Selected text:

There are two aspects here, the first Scott answered: The "untrusted"
aspect from the discussion subject/topic was about people not
sufficiently trusted to automatically load SAML metadata from them
over the network, due to all kinds of changes that might happen to
that metadata.
That's not an issue with all remote metadata loading, especially not
from federation operators such as InCommon.

The other aspect of "trusted metadata" which you may be hinting at is
one I care a lot about when it comes to attribute release (or
NameIDs, doesn't matter as under EU law it's all PII now) and for me
it boils down to "sufficient checks performed during registration"
(and we'll have varying defintions for "sufficient"):

Are the data structures in an SP's SAML Metadata signallings its
desire/need for data simply a wishlist to
$mythical-present-giving-deity by some clueless person?

Dataset entries:

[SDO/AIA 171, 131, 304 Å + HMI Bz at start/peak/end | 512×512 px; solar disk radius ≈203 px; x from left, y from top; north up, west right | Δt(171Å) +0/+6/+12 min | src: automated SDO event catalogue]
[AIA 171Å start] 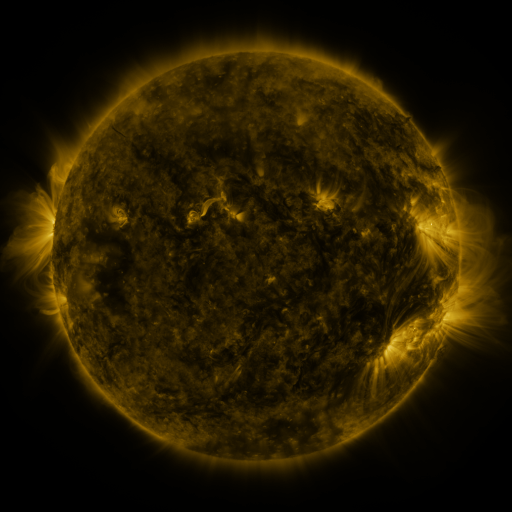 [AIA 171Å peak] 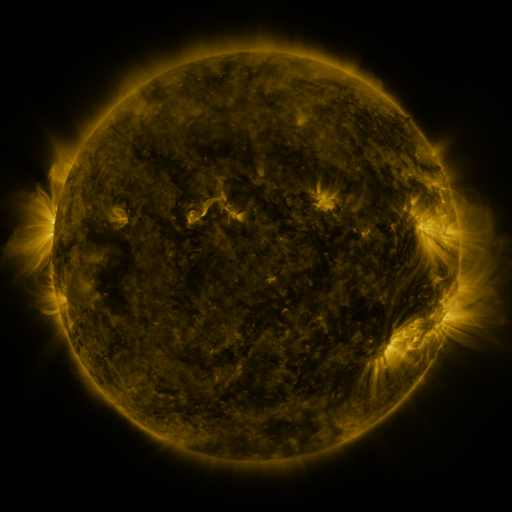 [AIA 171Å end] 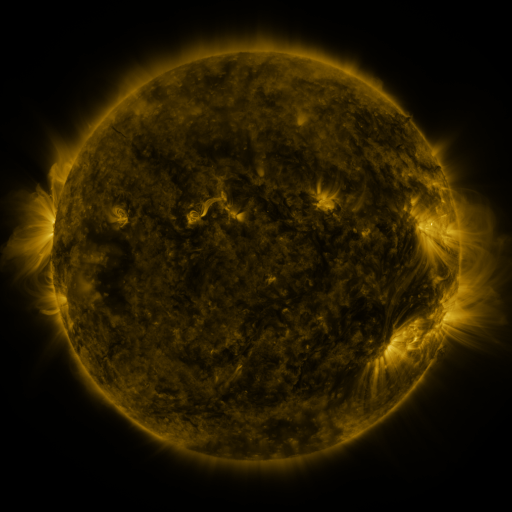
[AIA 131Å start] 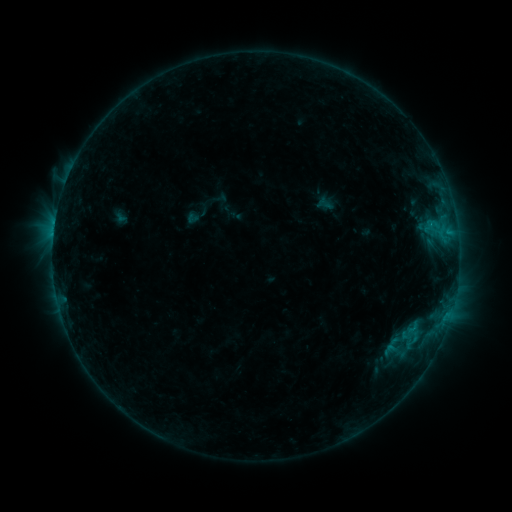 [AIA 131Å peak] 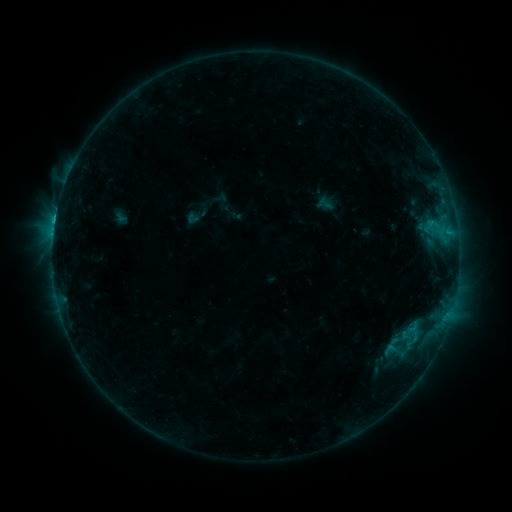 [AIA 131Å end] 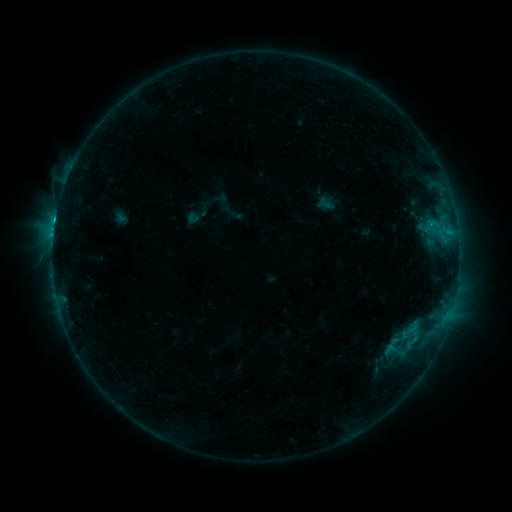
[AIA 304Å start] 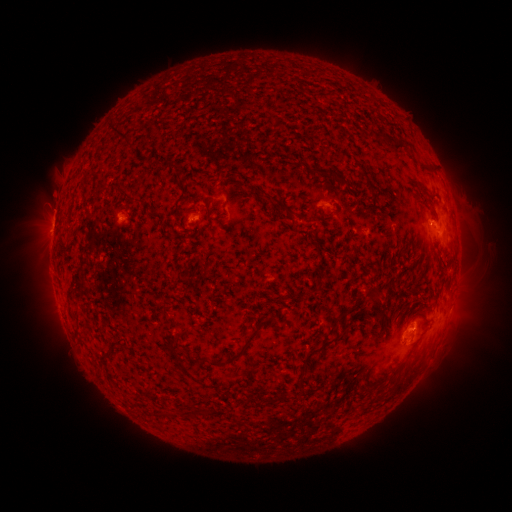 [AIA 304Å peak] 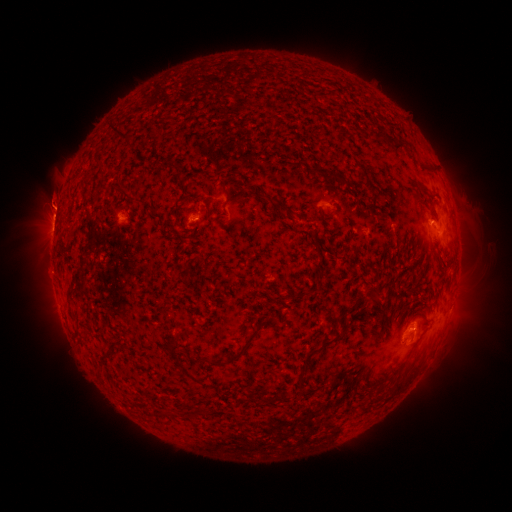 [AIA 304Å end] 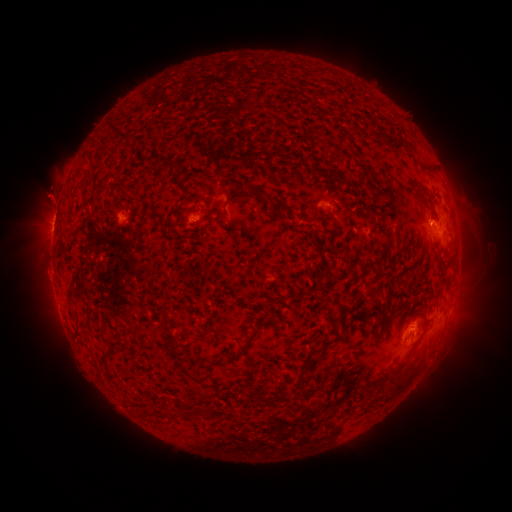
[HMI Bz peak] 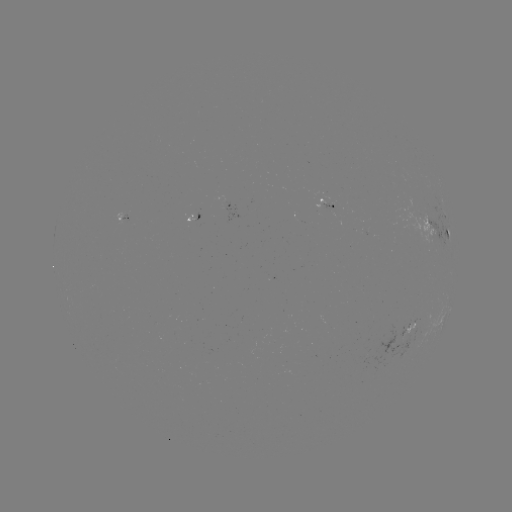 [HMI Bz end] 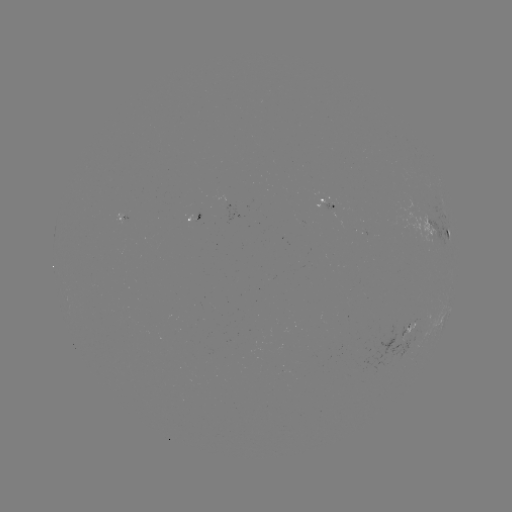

---

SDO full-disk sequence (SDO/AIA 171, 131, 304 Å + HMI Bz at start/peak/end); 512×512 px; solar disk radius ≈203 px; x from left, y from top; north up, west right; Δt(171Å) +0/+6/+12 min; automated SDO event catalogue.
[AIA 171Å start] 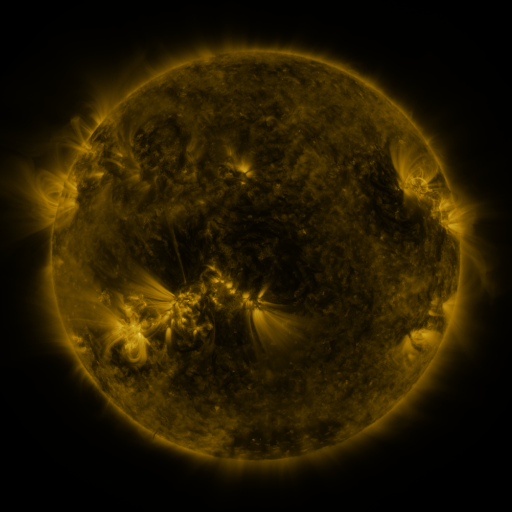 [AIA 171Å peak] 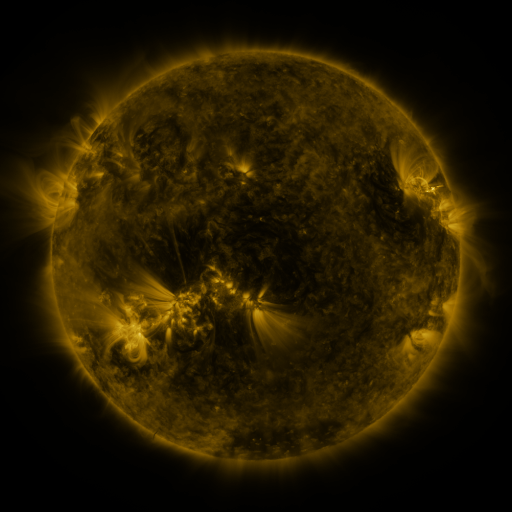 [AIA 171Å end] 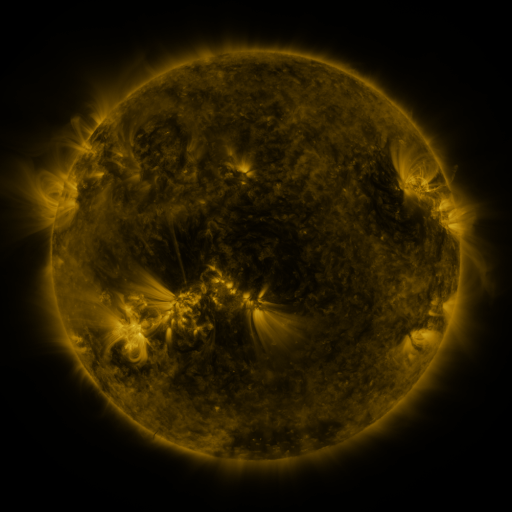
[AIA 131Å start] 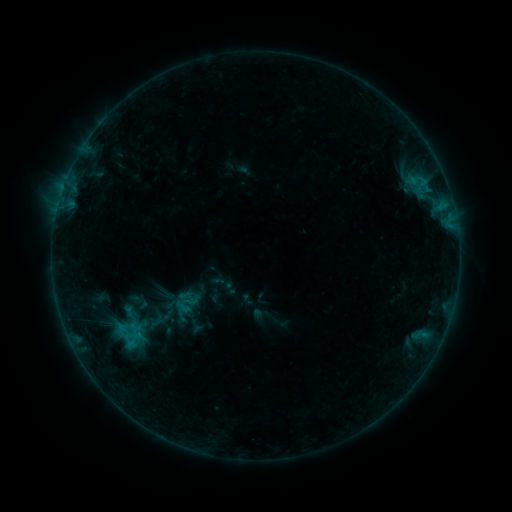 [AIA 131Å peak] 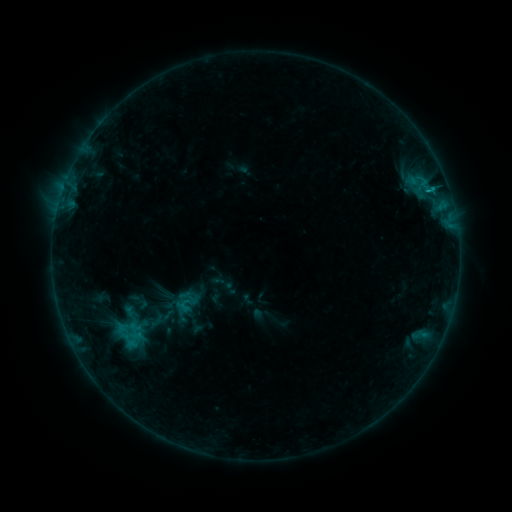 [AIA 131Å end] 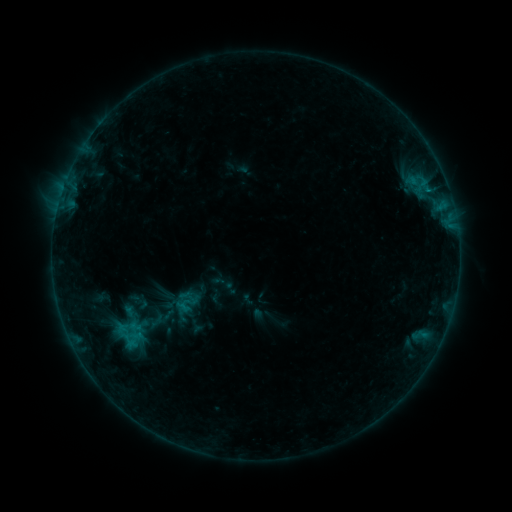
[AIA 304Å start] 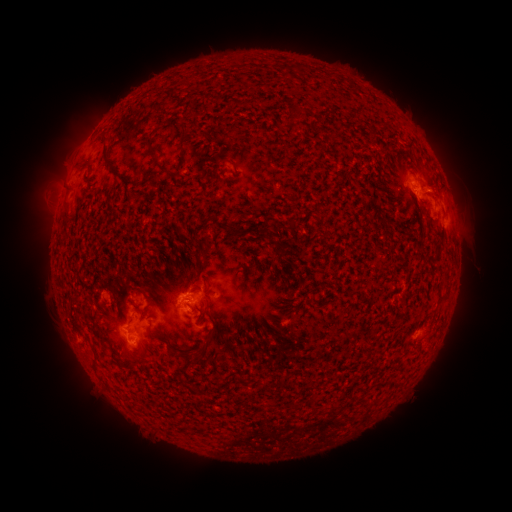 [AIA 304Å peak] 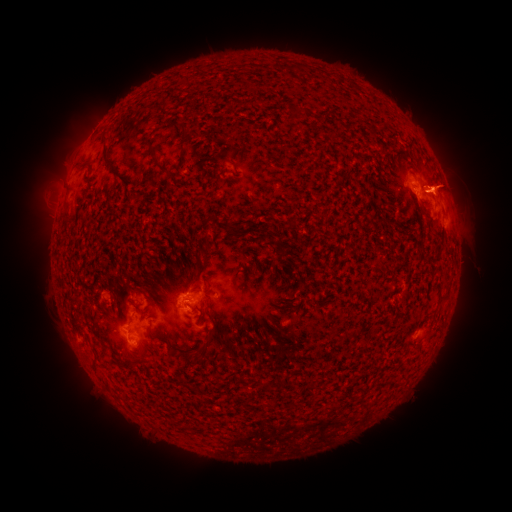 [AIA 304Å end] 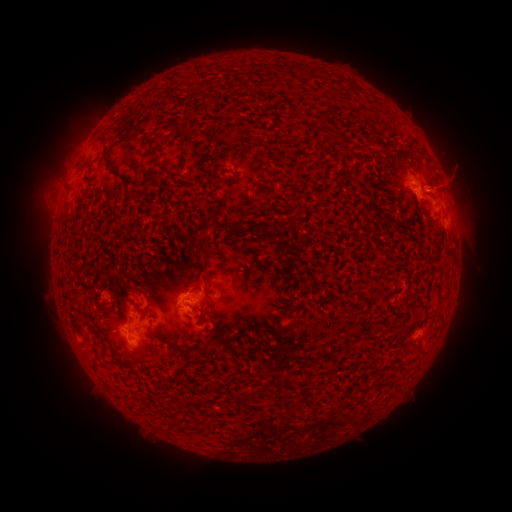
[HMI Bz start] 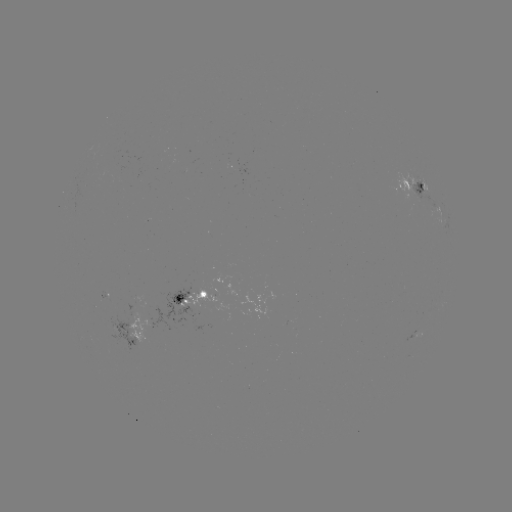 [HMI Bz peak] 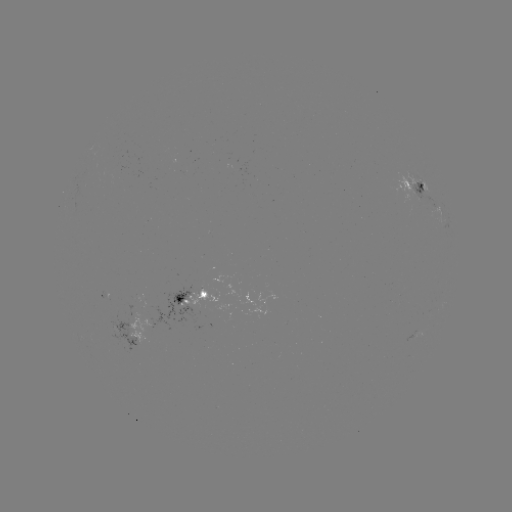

To be done:
A - From the message on trusted metadata, copy everything from "aspect from the" down to "such as InCommon.".
B - List each distinct phrase that the message on trusted metadata places in double quotation marks.
You won't need the rows.

Results:
A -
aspect from the discussion subject/topic was about people not
sufficiently trusted to automatically load SAML metadata from them
over the network, due to all kinds of changes that might happen to
that metadata.
That's not an issue with all remote metadata loading, especially not
from federation operators such as InCommon.

B -
- "untrusted"
- "trusted metadata"
- "sufficient checks performed during registration"
- "sufficient"